§ DESCRIPTION OF THE TASK: Starting with the first line of the data that follows, transcribe every line verbatim until the line containing "OIL  Crude" has been transcribed.

§ DATA SUPPLIED:
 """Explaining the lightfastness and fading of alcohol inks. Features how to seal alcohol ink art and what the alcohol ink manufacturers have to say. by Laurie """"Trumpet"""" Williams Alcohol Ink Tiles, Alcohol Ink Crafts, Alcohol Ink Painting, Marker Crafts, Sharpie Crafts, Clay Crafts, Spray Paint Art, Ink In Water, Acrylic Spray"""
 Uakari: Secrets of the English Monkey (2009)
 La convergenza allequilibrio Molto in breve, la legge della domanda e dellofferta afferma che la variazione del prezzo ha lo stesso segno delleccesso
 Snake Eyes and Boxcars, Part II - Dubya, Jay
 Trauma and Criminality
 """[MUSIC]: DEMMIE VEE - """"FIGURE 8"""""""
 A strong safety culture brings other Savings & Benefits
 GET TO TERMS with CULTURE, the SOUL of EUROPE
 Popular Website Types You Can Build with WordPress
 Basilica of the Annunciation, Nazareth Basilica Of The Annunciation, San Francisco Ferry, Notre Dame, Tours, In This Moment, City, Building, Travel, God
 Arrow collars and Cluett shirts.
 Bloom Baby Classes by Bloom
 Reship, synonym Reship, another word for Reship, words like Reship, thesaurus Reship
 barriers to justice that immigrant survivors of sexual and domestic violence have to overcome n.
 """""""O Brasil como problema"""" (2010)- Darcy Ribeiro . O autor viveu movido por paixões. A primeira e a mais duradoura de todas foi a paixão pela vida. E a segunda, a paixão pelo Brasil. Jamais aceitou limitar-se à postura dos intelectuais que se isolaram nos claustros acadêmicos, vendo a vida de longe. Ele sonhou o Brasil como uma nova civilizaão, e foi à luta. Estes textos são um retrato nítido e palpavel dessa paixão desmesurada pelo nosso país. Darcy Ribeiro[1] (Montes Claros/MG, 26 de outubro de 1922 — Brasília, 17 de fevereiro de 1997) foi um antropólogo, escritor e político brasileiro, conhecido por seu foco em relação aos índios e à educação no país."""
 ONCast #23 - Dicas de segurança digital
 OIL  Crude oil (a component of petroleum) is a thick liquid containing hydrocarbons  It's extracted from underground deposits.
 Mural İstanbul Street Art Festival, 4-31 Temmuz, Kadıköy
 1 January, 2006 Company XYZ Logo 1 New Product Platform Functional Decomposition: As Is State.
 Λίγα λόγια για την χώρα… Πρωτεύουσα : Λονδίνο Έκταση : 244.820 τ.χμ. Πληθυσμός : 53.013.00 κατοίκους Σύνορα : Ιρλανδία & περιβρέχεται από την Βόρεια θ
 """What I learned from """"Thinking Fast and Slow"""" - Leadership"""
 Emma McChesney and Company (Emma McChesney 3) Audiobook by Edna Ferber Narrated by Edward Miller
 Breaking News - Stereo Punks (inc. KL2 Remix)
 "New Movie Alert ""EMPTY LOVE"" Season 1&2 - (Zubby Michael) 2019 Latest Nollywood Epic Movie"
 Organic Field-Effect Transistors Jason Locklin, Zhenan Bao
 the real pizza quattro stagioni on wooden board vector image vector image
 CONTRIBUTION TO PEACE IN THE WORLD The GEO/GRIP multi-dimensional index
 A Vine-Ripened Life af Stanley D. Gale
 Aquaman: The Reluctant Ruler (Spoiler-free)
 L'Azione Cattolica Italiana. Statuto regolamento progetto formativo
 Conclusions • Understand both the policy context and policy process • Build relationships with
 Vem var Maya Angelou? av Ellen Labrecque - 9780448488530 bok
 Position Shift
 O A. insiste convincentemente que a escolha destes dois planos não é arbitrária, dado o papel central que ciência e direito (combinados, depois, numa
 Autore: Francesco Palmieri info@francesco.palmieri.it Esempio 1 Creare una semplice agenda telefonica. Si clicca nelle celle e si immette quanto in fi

§ RESPONSE:
 """Explaining the lightfastness and fading of alcohol inks. Features how to seal alcohol ink art and what the alcohol ink manufacturers have to say. by Laurie """"Trumpet"""" Williams Alcohol Ink Tiles, Alcohol Ink Crafts, Alcohol Ink Painting, Marker Crafts, Sharpie Crafts, Clay Crafts, Spray Paint Art, Ink In Water, Acrylic Spray"""
 Uakari: Secrets of the English Monkey (2009)
 La convergenza allequilibrio Molto in breve, la legge della domanda e dellofferta afferma che la variazione del prezzo ha lo stesso segno delleccesso
 Snake Eyes and Boxcars, Part II - Dubya, Jay
 Trauma and Criminality
 """[MUSIC]: DEMMIE VEE - """"FIGURE 8"""""""
 A strong safety culture brings other Savings & Benefits
 GET TO TERMS with CULTURE, the SOUL of EUROPE
 Popular Website Types You Can Build with WordPress
 Basilica of the Annunciation, Nazareth Basilica Of The Annunciation, San Francisco Ferry, Notre Dame, Tours, In This Moment, City, Building, Travel, God
 Arrow collars and Cluett shirts.
 Bloom Baby Classes by Bloom
 Reship, synonym Reship, another word for Reship, words like Reship, thesaurus Reship
 barriers to justice that immigrant survivors of sexual and domestic violence have to overcome n.
 """""""O Brasil como problema"""" (2010)- Darcy Ribeiro . O autor viveu movido por paixões. A primeira e a mais duradoura de todas foi a paixão pela vida. E a segunda, a paixão pelo Brasil. Jamais aceitou limitar-se à postura dos intelectuais que se isolaram nos claustros acadêmicos, vendo a vida de longe. Ele sonhou o Brasil como uma nova civilizaão, e foi à luta. Estes textos são um retrato nítido e palpavel dessa paixão desmesurada pelo nosso país. Darcy Ribeiro[1] (Montes Claros/MG, 26 de outubro de 1922 — Brasília, 17 de fevereiro de 1997) foi um antropólogo, escritor e político brasileiro, conhecido por seu foco em relação aos índios e à educação no país."""
 ONCast #23 - Dicas de segurança digital
 OIL  Crude oil (a component of petroleum) is a thick liquid containing hydrocarbons  It's extracted from underground deposits.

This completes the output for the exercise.